■ Exercise prompt ■
Could you reproduce the Carvana stock text word for word, in full?

■ Exercise text ■
Shares of Carvana ( CVNA -0.11% ) jumped 35% in November, according to data from S&P Global Market Intelligence. That move sent the online retailer of used cars from $185 per share to $250 per share during the month.
Carvana shares have been on a tear in 2020. The stock is up 172% this year through November, and up more than eightfold from its March low.
Carvana reported its third-quarter earnings after the market closed on Oct. 29. After the stock declined the following day -- the last trading day of October -- investors have since apparently warmed up to the company's earnings report.
After all, there was a lot to like. Carvana's efforts to increase the number of cars it buys from customers -- as opposed to at auction -- have paid off recently. In the third quarter, 56% of the cars it sold to retail customers were originally bought from other Carvana customers. This is already ahead of the company's 38% to 52% long-term target for this metric.
Aside from that, the company is continuing to grow rapidly. The company sold 64,414 cars to retail customers in the quarter, which represented 39% growth compared to the same quarter in the prior year. Revenue grew 41% on the same basis.

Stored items
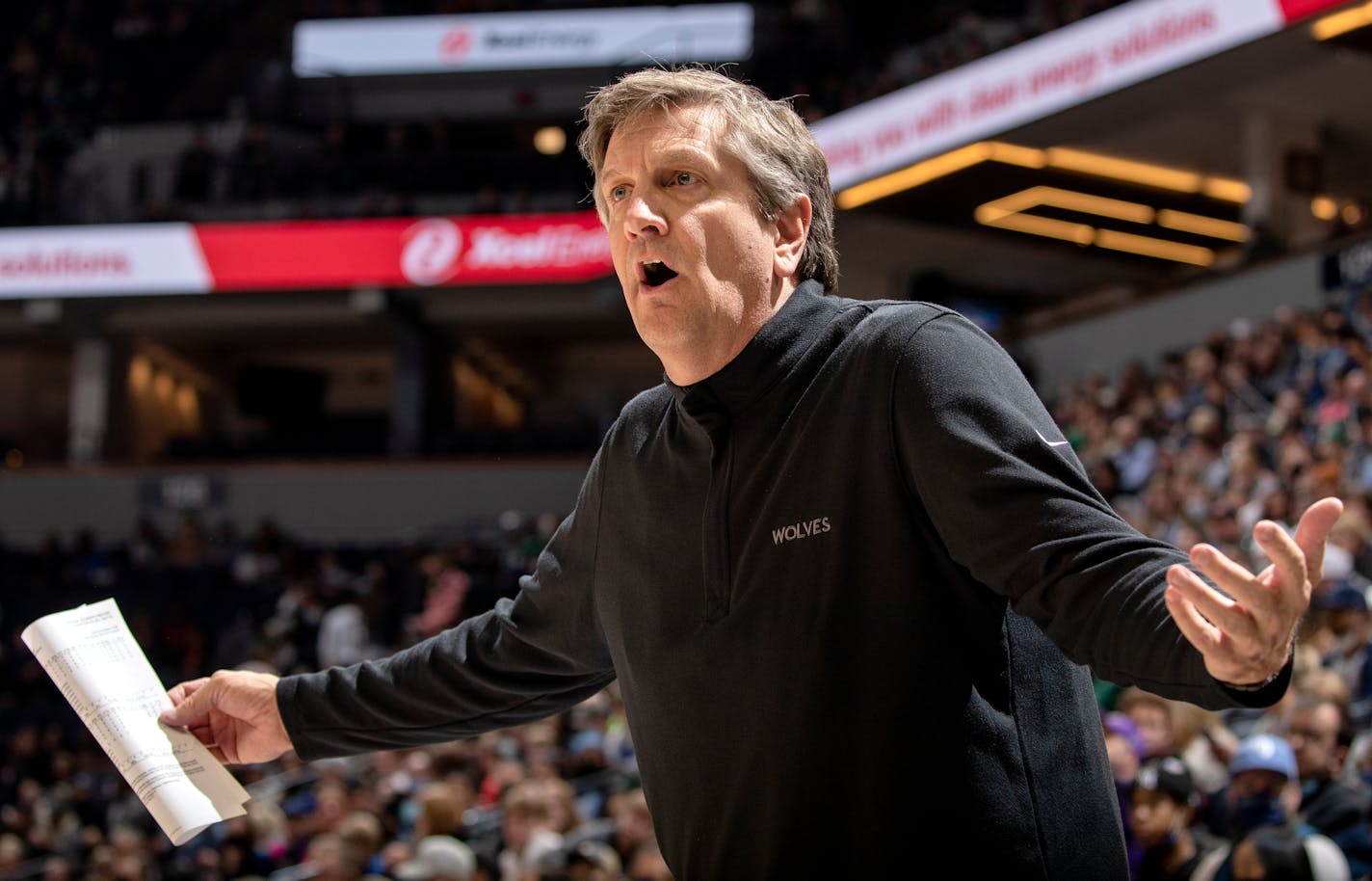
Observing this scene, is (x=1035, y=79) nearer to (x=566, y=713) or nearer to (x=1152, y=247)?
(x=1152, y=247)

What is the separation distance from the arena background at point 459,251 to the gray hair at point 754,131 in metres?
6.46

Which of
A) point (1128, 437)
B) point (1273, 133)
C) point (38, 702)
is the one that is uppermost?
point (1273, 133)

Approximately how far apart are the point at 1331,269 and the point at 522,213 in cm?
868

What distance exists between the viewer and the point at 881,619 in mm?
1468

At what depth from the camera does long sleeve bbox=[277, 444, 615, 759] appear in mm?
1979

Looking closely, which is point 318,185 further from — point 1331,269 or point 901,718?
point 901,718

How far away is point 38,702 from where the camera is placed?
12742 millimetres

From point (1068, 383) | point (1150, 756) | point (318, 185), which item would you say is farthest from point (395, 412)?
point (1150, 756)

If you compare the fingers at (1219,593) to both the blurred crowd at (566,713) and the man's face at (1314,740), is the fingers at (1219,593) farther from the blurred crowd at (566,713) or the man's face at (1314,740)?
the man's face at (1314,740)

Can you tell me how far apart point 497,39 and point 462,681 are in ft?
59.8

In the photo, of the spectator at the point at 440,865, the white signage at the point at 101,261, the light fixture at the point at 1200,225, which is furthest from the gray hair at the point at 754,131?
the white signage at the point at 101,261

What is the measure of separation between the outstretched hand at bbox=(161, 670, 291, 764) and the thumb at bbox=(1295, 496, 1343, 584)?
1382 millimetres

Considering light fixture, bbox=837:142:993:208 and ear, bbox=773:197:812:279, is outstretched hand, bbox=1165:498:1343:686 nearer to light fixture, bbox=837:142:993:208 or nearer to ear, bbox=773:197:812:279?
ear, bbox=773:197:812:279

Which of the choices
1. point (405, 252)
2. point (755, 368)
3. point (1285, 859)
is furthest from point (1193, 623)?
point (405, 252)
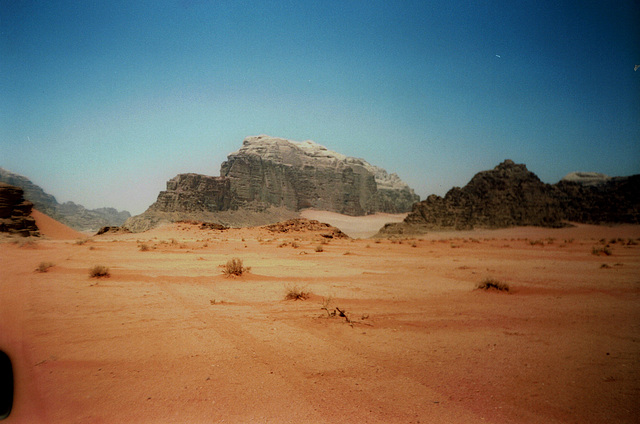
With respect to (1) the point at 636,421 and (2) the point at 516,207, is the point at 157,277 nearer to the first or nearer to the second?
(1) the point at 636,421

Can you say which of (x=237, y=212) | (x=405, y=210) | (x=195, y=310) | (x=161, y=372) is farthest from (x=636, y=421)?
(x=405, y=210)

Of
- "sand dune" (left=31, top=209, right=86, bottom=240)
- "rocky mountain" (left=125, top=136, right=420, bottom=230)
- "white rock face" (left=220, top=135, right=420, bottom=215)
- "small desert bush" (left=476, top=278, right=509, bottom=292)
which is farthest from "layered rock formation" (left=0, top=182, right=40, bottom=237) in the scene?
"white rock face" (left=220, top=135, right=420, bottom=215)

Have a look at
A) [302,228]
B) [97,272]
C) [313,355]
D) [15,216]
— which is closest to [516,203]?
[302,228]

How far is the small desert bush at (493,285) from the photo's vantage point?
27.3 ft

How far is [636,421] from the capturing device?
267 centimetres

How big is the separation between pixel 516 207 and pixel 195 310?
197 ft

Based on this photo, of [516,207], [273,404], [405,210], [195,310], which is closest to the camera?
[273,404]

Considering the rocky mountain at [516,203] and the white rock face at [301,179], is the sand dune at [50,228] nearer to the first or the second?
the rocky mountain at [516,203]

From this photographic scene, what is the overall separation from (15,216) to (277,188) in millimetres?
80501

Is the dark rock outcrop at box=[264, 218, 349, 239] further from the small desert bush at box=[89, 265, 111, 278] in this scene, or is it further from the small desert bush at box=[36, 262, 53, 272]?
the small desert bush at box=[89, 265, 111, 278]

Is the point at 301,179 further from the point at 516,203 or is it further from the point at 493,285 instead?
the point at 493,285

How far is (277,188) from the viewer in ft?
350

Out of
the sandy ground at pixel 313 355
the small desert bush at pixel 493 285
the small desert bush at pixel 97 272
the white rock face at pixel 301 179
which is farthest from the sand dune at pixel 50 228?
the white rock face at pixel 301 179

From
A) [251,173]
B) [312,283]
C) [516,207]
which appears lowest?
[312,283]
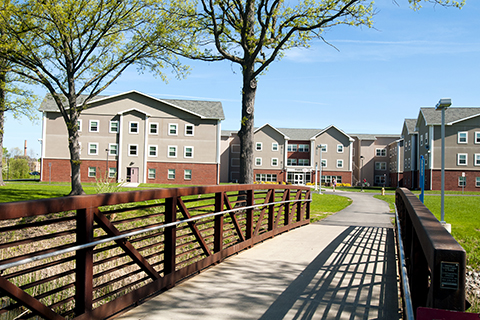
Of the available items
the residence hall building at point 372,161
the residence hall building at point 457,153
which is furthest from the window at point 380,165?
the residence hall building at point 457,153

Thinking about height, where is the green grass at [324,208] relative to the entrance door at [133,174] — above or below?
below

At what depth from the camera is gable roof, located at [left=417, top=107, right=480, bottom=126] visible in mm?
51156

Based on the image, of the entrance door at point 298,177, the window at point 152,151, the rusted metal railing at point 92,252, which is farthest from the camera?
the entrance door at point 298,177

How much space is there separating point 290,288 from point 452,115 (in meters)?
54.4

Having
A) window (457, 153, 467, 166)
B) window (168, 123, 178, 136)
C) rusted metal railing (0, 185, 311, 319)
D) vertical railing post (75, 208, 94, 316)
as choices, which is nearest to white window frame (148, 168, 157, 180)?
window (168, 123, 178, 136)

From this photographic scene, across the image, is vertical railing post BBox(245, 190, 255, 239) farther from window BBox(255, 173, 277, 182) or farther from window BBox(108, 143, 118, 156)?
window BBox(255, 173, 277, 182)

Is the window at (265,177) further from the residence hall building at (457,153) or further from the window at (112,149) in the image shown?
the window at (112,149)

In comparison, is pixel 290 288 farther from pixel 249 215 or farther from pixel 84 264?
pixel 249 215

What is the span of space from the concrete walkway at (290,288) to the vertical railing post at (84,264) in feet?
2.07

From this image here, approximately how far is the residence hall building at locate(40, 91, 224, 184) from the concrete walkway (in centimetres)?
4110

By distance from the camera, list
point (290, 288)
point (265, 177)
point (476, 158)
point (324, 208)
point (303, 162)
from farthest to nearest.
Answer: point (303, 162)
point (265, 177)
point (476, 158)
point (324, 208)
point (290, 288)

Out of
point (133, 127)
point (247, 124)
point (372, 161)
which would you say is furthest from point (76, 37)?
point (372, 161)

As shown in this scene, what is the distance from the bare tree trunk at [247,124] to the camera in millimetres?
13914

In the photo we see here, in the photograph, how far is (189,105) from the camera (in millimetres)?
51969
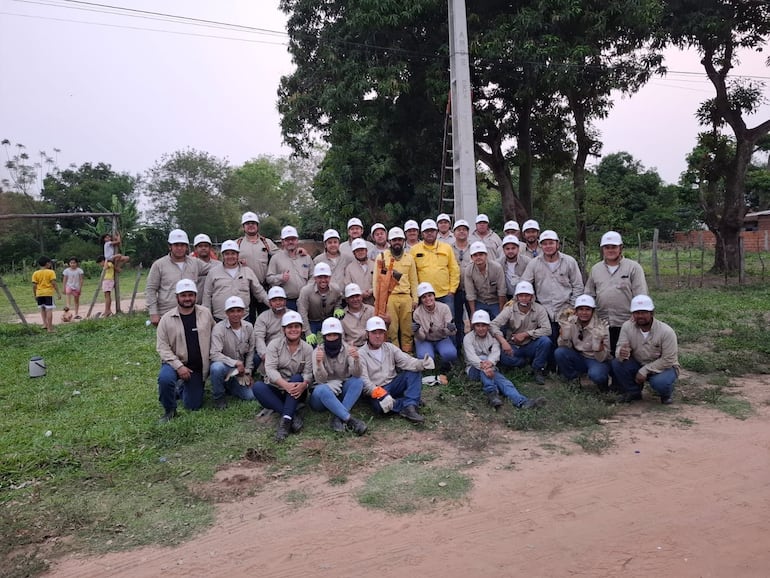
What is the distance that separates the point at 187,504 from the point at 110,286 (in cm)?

...

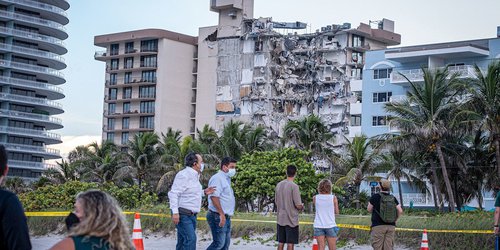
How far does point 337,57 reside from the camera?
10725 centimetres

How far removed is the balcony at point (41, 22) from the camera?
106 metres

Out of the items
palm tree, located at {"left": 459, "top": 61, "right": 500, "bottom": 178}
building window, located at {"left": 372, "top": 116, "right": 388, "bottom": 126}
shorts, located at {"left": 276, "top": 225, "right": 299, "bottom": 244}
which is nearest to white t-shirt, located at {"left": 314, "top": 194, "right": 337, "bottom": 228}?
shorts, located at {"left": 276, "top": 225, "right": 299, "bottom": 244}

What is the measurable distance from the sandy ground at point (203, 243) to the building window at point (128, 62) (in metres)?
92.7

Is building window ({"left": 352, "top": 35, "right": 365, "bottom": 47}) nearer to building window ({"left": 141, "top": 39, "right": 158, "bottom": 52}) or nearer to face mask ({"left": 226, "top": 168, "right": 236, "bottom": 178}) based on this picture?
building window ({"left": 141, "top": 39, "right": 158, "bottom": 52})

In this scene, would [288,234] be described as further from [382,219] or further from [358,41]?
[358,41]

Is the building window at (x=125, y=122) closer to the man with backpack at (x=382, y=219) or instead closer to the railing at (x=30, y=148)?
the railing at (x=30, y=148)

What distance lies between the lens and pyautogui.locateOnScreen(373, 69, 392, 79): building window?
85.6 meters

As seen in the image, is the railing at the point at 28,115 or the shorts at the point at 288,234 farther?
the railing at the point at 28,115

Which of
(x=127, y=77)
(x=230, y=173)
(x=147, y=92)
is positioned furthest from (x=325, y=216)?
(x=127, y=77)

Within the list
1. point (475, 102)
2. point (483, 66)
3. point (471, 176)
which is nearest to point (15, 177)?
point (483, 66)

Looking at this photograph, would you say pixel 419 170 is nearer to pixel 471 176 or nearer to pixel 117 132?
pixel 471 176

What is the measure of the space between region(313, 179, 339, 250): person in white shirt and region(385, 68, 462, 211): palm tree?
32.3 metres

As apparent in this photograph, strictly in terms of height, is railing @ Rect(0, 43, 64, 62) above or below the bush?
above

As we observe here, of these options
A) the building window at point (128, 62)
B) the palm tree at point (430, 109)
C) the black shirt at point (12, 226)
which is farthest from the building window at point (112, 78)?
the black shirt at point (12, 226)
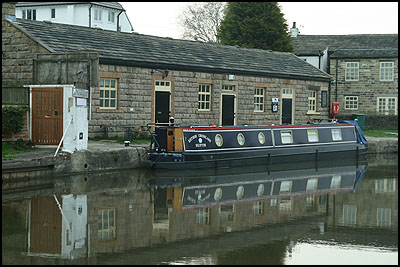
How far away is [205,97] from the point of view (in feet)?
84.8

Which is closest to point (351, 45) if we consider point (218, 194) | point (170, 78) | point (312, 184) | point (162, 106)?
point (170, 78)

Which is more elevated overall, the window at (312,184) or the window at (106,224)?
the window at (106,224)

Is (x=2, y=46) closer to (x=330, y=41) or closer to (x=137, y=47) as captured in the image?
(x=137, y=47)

■ Reply ■
Shares of Carvana ( CVNA -0.11% ) jumped 35% in November, according to data from S&P Global Market Intelligence. That move sent the online retailer of used cars from $185 per share to $250 per share during the month.
Carvana shares have been on a tear in 2020. The stock is up 172% this year through November, and up more than eightfold from its March low.
Carvana reported its third-quarter earnings after the market closed on Oct. 29. After the stock declined the following day -- the last trading day of October -- investors have since apparently warmed up to the company's earnings report.
After all, there was a lot to like. Carvana's efforts to increase the number of cars it buys from customers -- as opposed to at auction -- have paid off recently. In the third quarter, 56% of the cars it sold to retail customers were originally bought from other Carvana customers. This is already ahead of the company's 38% to 52% long-term target for this metric.
Aside from that, the company is continuing to grow rapidly. The company sold 64,414 cars to retail customers in the quarter, which represented 39% growth compared to the same quarter in the prior year. Revenue grew 41% on the same basis.